The moment it tasted open air, a wave of malignant pressure burst forth, thick, oily, and wrong. Jared was slammed backward, shoes carving trenches as he tumbled several hundred meters before regaining balance.
From the sidelines, Onneas felt her brow knot the instant she saw another artifact appear in Enaricus’ grip.
Percival’s eyes narrowed to slits. “That fool, he’s using the Soul-Snaring Bowl we gifted him?”
Esorin exhaled slowly. “If he doesn’t, he loses…”
Jared halted, gaze locked on the ominous vessel. “You call yourself the Third Hall’s lord, yet you wield such a wicked trinket?”
Enaricus snorted. “Spare me your lectures, prepare to die!”
With a contemptuous flick of his wrist, Enaricus hurled the tarnished begging bowl into the sky. Metal groaned as the relic swelled to the size of a mountain, blotting out what little light remained.
A suffocating pressure poured from its widening mouth, pinning Jared to the very air itself and denying him even a fingertip of space in which to breathe, let alone retreat.
Gasps rippled through the crowd. Every onlooker, veteran and novice alike, felt certain they were witnessing Jared’s final heartbeat.
Even Onneas, usually ice-cool, felt her pulse hitch. A bead of cold sweat traced the line of her jaw before she could master her composure.
“That rusty beggar’s bowl?” Jared said, a casual smile tugging at the corner of his mouth. “You think that little trinket can kill me?”
The blade of pure intent dissolved between his fingers, replaced by the Dragonslayer Sword, an obsidian weapon humming with unseen storms.
Moments earlier, he had held his own against Enaricus with nothing but sword intent. Now, choosing parity, he answered artifact with artifact, and the air itself seemed eager to see what would follow.
A single stroke, too swift for mortal sight, sparked from the blade with a sound like silk ripping through thunder.
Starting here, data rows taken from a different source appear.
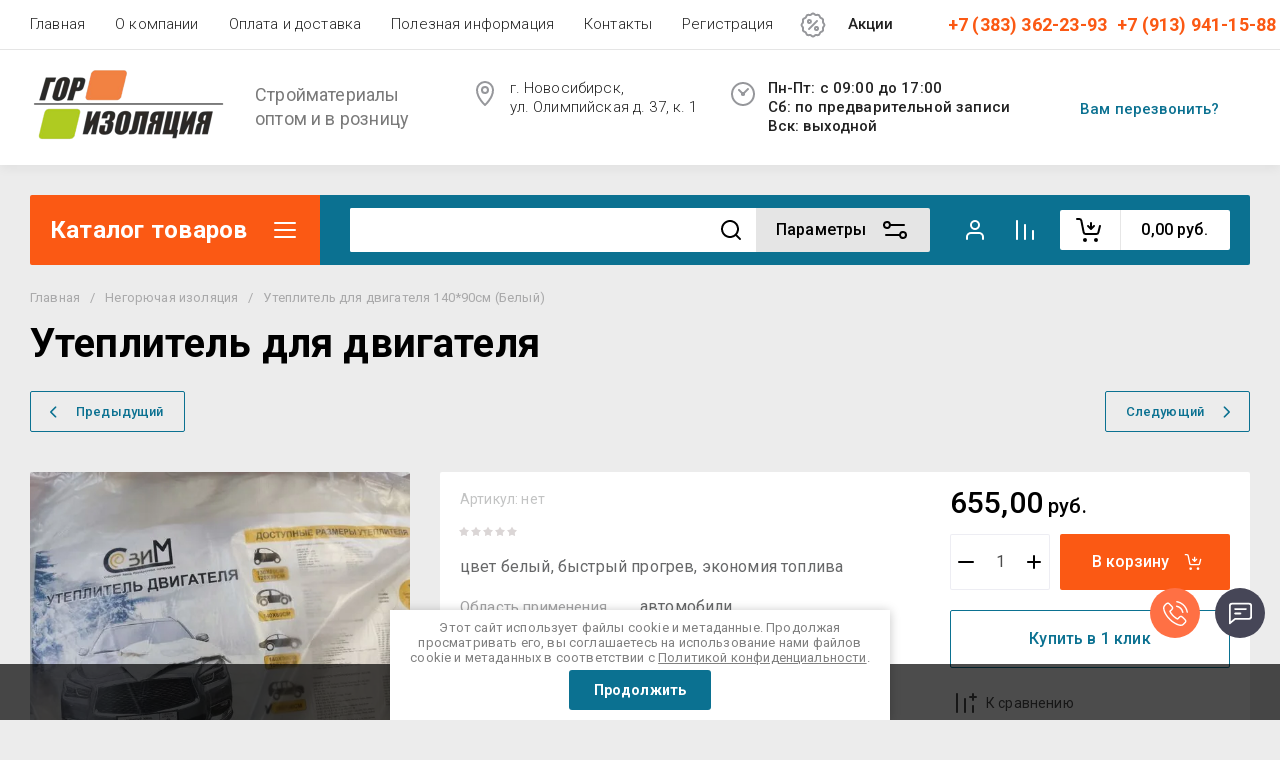

--- FILE ---
content_type: text/css
request_url: https://gorteplo54.ru/t/v17585/images/css/site_addons.scss.css
body_size: 129
content:
#sandbox_theme_panel_985305 {
  top: 50% !important;
  right: 0 !important;
  left: inherit !important;
  width: 200px !important;
  font-size: 12px !important; }

.head-empty {
  display: none; }

.head_block.fixed {
  background: #fff;
  position: fixed;
  left: 0;
  right: 0;
  top: 0;
  z-index: 10; }
  .head_block.fixed + .head-empty {
    display: block; }


--- FILE ---
content_type: text/css
request_url: https://gorteplo54.ru/t/v17585/images/css/ors-styles.scss.css
body_size: 615
content:
.ors-inner {
  padding-top: 6px;
  color: #787878;
  font-size: 18px;
  font-weight: 400;
  text-align: center; }

.ors-text {
  padding-top: 6px;
  color: #787878;
  font-size: 18px;
  font-weight: 400; }

.ors-styles {
  color: #f50b00;
  font-size: 25px;
  font-weight: 500;
  padding: 30px;
  text-align: center;
  border: 1px solid #e5e5e5;
  margin: 40px; }

.ors-img {
  margin: 0 auto 15px;
  width: 100px;
  height: 100px;
  border-radius: 50%;
  padding: 20px;
  box-sizing: border-box;
  background: #0b7191; }

.ors-bl {
  display: flex;
  justify-content: center;
  flex-wrap: wrap;
  margin-bottom: 70px; }

.ors-title {
  font-size: 20px;
  font-weight: 600;
  color: #1c1c1c;
  margin-bottom: 10px;
  text-align: center; }

.ors-text ul li::marker {
  color: #0b7191 !important;
  font-size: 22px !important; }

.ors-elem {
  background: #fff;
  padding: 20px;
  border-radius: 2px;
  width: 47%;
  border-left: 5px solid #0b7191;
  margin: 20px 13px; }

.ors-imp ul li::marker {
  color: #e087a7; }

.ors-text h2 {
  margin: 0 0 40px;
  color: #1c1c1c;
  font-size: 25px;
  font-weight: 700;
  text-align: left; }

.shop2-order-options.shop2-delivery .options-list .option-type .option-label span:before, .shop2-delivery .options-list .option-type .option-label span:before {
  display: none; }

#shop2-order-delivery .options-list .shop2-delivery--item__tab .label .delivery-items .option-type .option-label .control-radio__label::before {
  top: 11px;
  display: inline-block; }

#shop2-order-delivery .options-list .shop2-delivery--item__tab .label .delivery-items .option-type .option-label .control-radio__label::after {
  top: 3px; }

@media (max-width: 1200px) {
  body .ors-bl .ors-elem {
    margin-bottom: 20px;
    width: 50%;
    max-width: calc(50% - 10px); } }

@media (max-width: 640px) {
  body .ors-bl .ors-elem {
    margin-bottom: 20px;
    width: 100%;
    max-width: 100%; } }

.main-block .advantages__icon svg {
  max-height: 100%;
  max-width: 100%; }


--- FILE ---
content_type: text/css
request_url: https://gorteplo54.ru/t/v17585/images/css/site_addons2.scss.css
body_size: 397
content:
[id ^= sandbox_theme_panel] {
  color: #000;
  width: 100px !important;
  font-size: 10px !important;
  right: 0 !important;
  top: auto !important;
  bottom: 0 !important; }

.fixed_contacts {
  display: flex;
  align-items: center; }
  .fixed_contacts .site-contacts__inner {
    flex-direction: row;
    align-items: center; }
    .fixed_contacts .site-contacts__inner a {
      color: var(--gr_accent); }
      @media (max-width: 480px) {
  .fixed_contacts .site-contacts__inner a {
    color: #000; } }
    .fixed_contacts .site-contacts__inner:nth-child(n+3) {
      display: none; }
    @media (max-width: 1024px) {
  .fixed_contacts .site-contacts__inner:nth-child(n+2) {
    display: none; } }
    .fixed_contacts .site-contacts__inner .top_massager {
      width: auto;
      flex-wrap: nowrap; }
    .fixed_contacts .site-contacts__inner .site-contacts__body {
      white-space: nowrap;
      font-size: 18px;
      width: auto;
      margin-right: 10px;
      margin-left: 0; }
      @media (max-width: 480px) {
  .fixed_contacts .site-contacts__inner .site-contacts__body {
    font-size: 16px; } }

.site-contacts .site-contacts__inner {
  display: none; }

.site-header__top {
  align-items: center; }

@media (max-width: 480px) {
  .site-header__top_wrap {
    padding: 0; }

  .fixed_contacts .site-contacts__inner .site-contacts__body {
    font-size: 13px; }

  .fixed_contacts {
    margin-left: 10px; }

  html body .login-form-btn {
    padding: 16px; } }


--- FILE ---
content_type: text/javascript
request_url: https://counter.megagroup.ru/fe130cbfad4c73fcee2e0a5bde922ce9.js?r=&s=1280*720*24&u=https%3A%2F%2Fgorteplo54.ru%2Fmagazin%2Fproduct%2Futeplitel-dlya-dvigatelya-130-80sm-belyj&t=%D0%A3%D1%82%D0%B5%D0%BF%D0%BB%D0%B8%D1%82%D0%B5%D0%BB%D1%8C%20%D0%B4%D0%BB%D1%8F%20%D0%B4%D0%B2%D0%B8%D0%B3%D0%B0%D1%82%D0%B5%D0%BB%D1%8F&fv=0,0&en=1&rld=0&fr=0&callback=_sntnl1769794118986&1769794118986
body_size: 96
content:
//:1
_sntnl1769794118986({date:"Fri, 30 Jan 2026 17:28:39 GMT", res:"1"})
The slash carved downward, splitting clouds, parting wind, leaving only a lingering hiss that skittered across the battlefield.
The grotesque bowl shattered as though made of brittle glass, exploding into a rain of powdered bronze that glittered for a heartbeat before fading into nothing.
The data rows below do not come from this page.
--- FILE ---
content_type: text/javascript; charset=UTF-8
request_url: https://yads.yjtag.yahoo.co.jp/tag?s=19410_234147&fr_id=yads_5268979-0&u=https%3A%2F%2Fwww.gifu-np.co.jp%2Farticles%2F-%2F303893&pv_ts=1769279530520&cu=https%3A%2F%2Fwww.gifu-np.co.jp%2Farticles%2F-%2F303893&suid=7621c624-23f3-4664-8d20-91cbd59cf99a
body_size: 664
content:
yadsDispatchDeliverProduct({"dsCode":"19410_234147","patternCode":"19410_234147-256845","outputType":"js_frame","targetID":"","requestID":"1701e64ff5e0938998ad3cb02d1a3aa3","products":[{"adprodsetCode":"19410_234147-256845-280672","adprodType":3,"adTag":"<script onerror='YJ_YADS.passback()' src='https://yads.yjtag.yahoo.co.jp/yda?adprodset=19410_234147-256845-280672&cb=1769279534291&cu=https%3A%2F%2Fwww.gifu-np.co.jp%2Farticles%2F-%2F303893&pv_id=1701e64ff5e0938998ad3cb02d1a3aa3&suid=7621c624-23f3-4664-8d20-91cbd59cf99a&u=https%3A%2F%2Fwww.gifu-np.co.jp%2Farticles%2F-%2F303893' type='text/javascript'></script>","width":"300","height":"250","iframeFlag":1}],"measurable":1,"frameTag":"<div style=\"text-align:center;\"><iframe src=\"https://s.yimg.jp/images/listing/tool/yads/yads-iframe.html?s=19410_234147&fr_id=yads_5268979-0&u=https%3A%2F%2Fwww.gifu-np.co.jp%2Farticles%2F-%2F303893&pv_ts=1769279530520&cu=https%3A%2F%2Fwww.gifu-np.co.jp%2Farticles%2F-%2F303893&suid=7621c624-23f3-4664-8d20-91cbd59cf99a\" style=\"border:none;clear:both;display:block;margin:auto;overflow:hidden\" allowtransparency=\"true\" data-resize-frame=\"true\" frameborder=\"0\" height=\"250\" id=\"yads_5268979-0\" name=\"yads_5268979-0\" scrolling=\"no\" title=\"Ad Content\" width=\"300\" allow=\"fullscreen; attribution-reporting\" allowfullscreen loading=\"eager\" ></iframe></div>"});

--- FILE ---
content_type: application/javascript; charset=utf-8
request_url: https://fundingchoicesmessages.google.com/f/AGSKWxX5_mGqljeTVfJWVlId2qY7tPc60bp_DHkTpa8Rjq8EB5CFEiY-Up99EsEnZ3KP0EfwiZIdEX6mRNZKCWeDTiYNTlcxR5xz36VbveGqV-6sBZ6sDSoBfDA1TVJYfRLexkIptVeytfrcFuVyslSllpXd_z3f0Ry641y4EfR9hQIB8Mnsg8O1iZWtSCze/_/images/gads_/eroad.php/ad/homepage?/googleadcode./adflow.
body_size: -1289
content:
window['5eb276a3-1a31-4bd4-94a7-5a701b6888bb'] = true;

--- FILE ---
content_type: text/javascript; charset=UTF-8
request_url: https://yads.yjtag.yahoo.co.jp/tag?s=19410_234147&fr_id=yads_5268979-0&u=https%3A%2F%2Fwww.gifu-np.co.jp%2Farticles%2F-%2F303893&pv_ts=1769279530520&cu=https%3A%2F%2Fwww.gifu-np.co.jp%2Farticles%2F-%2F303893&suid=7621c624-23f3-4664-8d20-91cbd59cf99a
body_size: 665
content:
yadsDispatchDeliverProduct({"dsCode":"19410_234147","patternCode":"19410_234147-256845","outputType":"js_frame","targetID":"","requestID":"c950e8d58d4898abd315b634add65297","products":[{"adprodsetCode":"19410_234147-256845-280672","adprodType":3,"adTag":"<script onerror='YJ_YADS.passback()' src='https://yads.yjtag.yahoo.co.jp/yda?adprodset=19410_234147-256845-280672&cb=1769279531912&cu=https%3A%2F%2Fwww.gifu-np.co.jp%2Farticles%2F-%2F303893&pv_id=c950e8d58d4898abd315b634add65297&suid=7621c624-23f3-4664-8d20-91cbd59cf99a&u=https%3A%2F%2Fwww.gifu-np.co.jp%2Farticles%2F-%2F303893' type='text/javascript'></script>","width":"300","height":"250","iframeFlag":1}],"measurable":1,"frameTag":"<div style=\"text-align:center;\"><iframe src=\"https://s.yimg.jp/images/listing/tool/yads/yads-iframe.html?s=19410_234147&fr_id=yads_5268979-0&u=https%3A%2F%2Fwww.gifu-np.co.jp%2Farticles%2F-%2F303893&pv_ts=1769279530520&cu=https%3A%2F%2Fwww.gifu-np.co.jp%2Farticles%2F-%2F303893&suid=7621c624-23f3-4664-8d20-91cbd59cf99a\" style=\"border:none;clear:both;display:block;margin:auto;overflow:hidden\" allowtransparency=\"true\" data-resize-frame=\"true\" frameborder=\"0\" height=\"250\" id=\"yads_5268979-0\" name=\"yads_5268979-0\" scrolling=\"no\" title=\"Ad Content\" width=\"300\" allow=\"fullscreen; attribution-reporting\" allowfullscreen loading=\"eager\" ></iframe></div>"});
From the pulverized shards surged a choir of shrieks, thousands of tormented spirits, swirling like ash, scrambling toward freedom in frantic, ragged spirals.
“Do not let those spirits escape!” Percival boomed, his voice cracking across the sky like a war drum.
Esorin lifted a homespun cloth sack. With one sweep of his hand, the sack expanded into a vortex, its pull irresistible. Each fleeing wraith was dragged howling into the dark mouth of the bag, vanishing in rapid succession.
Jared watched without interference. He had no way of knowing to whom those spirits once belonged, and saw no sense in risking his neck for strangers, especially when facing an elder whose strength eclipsed even Enaricus’.
Enaricus stared at the empty air where his Soul-Snaring Bowl had been. Fury burned scarlet across his face. That artifact, gifted by the Malevolent Path Hall, was his livelihood, a vessel for trading captured souls for celestial gems. Now it lay in sparkling dust.
“Quit gawking and attack! All of you, kill him!” he roared, knowing full well that alone he stood no chance against Jared.